**** EXTRACTED INFORMATION ****
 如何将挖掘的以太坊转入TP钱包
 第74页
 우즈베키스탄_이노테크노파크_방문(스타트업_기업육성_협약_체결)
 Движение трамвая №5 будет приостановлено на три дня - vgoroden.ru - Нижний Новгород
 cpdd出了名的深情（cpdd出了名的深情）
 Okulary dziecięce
****
TASK REQUIREMENTS - Your answer must be the full set of entries, copied exactly.

COMPLETED EXERCISE -
 如何将挖掘的以太坊转入TP钱包
 第74页
 우즈베키스탄_이노테크노파크_방문(스타트업_기업육성_협약_체결)
 Движение трамвая №5 будет приостановлено на три дня - vgoroden.ru - Нижний Новгород
 cpdd出了名的深情（cpdd出了名的深情）
 Okulary dziecięce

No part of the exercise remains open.